Neuss Krankenhaus-Serien im Realitäts-Check

Neuss · Arztserien können auch für Ärzte unterhaltsam sein, wenn sie gut gemacht sind, sagen zwei Mediziner, die am Johanna-Etienne-Krankenhaus beschäftigt sind. Nicht alles, was im Fernsehen gezeigt wird, ist aber auch realistisch.

 Jana Gelshorn ist Assistenzärztin, Ingmar Gröning leitet die Notfallambulanz am Johanna-Etienne-Krankenhaus. Beide schauen gerne gut gemachte Arztserien.

Jana Gelshorn ist Assistenzärztin, Ingmar Gröning leitet die Notfallambulanz am Johanna-Etienne-Krankenhaus. Beide schauen gerne gut gemachte Arztserien.

Foto: Lothar Berns

Vor 20 Jahren flimmerte sie erstmals in die Wohnzimmer: Die US-Serie "Emergency Room" revolutionierte das Genre der Krankenhaus-Serien. "Spektakulär, schnell und sehr realitätsnah", beurteilt Jana Gelshorn, Assistenzärztin der Inneren Medizin am Johanna-Etienne-Krankenhaus, die Serie. "Als die Folgen erstmals ausgestrahlt wurden, war ich zwölf Jahre alt, da konnte ich das ja noch nicht vergleichen", sagt die 31-Jährige. "Seit ich selbst Ärztin bin, weiß ich: Die Macher von ,Emergency Room' haben viel vom Krankenhausalltag verstanden." Dr. Ingmar Gröning, seit sechs Jahren Leiter der Notfallambulanz am "Etienne", pflichtet ihr bei: ",Emergency Room' ist der König der Serien gewesen."

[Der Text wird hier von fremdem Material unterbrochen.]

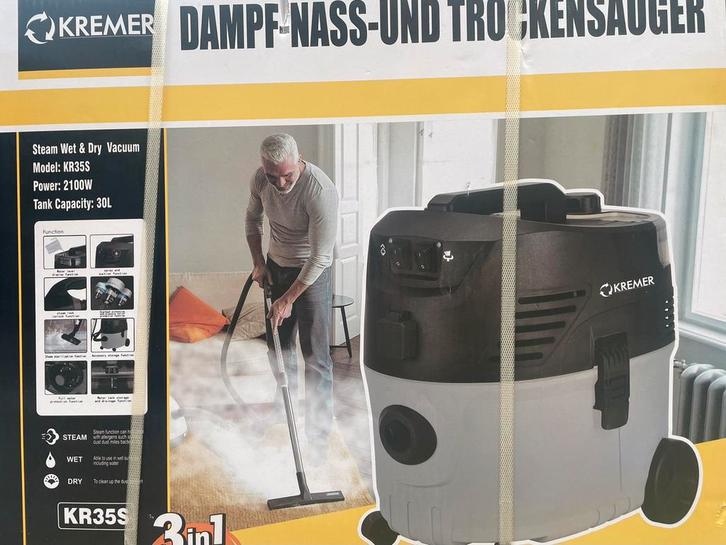 Kremer KR35S - Stoomreiniger - Stofzuiger - 30 liter - 3in1, Doe-het-zelf en Verbouw, Reinigingsmachines, Zo goed als nieuw, Ophalen of Verzenden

Hiesige Arzt- oder Krankenhaus-Serien dagegen öden ihn an: "Meistens stehen in deutschen Serien die Beziehungen im Vordergrund. Die Handlungen sind völlig austauschbar, könnten auch in einer Kanzlei oder einem Handwerksbetrieb spielen", kritisiert Gröning. "Wenn solche Serien nicht dazu beitragen, den medizinischen Alltag realistischer darzustellen, regt mich das eher auf." "Emergency Room" dagegen sei sehr realitätsnah gewesen. "Die chronische Überforderung, die immer wieder thematisiert wurde, ist eben Alltag", sagt Gröning. "Unser Beruf ist nicht vorhersehbar."

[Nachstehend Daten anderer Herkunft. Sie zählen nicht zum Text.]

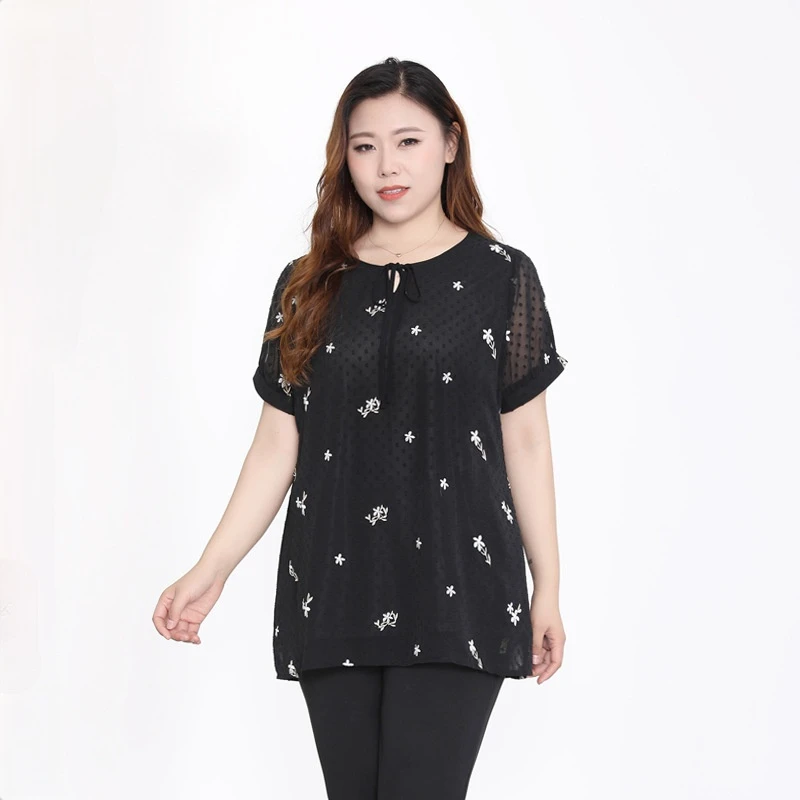 

Блузка женская шифоновая с коротким рукавом, Топ оверсайз с цветочной вышивкой, от 4XL до 10XL, T20052, на лето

Auch am Etienne-Krankenhaus gebe es Situationen wie bei "ER" - wie Insider die Serie abkürzen. "Wenn der Liegend-Wartebereich voll ist mit kranken Patienten, kann ich mich nicht teilen. Dann gilt der Grundsatz: Das Krankheitsbild hat oberste Priorität, nicht die Wartezeit." Das sei manchmal schwer nachvollziehbar für andere Wartende. "Aber der Kränkeste wird vorgezogen", bestätigt Jana Gelshorni. "Ein Krankenhaus kann nicht arbeiten wie eine Praxis. Wir haben unseren Versorgungsauftrag zu erfüllen", sagt Gröning. "Und da springen wir manchmal auch von Raum zu Raum." So wie George Clooney und seine Kollegen. "Unser Liegend-Wartebereich ist ähnlich konzipiert wie in der Serie. Damit die Wege möglichst kurz sind."

Grundsätzlich steht er Krankenhaus-Serien nicht kritisch gegenüber. "Wenn sie so spannend und realistisch gemacht sind wie ,ER', kann das ja sogar dazu beitragen, junge Leute für unseren Beruf zu interessieren." Zur Entspannung guckt er aber auch hin und wieder Serien, die weniger realitätsnah sind. ",Scrubs' beispielsweise ist sehr humoristisch und hat gar nicht erst den Anspruch, medizinische Inhalte transportieren zu wollen."

Jana Gelshorn kennt sich mit medizinischen Serien recht gut aus. "Während des Studiums habe ich einige geschaut." Heute schaut sie ab und zu Folgen von "Doctor's Diary", "Grey's Anatomy" oder "Dr. House". "Am meisten Spaß macht es, mit anderen Leuten solche Folgen zu gucken", erzählt die Assistenzärztin. "Oft werde ich dann gefragt: Ist das wirklich so?" Im Krankenhaus bleiben will Gelshorn auf Dauer nicht. "Irgendwann möchte ich in die hausärztliche Versorgung. Ich stelle es mir sehr befriedigend vor, Patienten über längere Zeiträume zu begleiten." Ganz anders Ingmar Gröning, von der "Etienne"-Notfall-Ambulanz: "Ich möchte im Krankenhaus bleiben. Hier habe ich meinen Traumjob gefunden."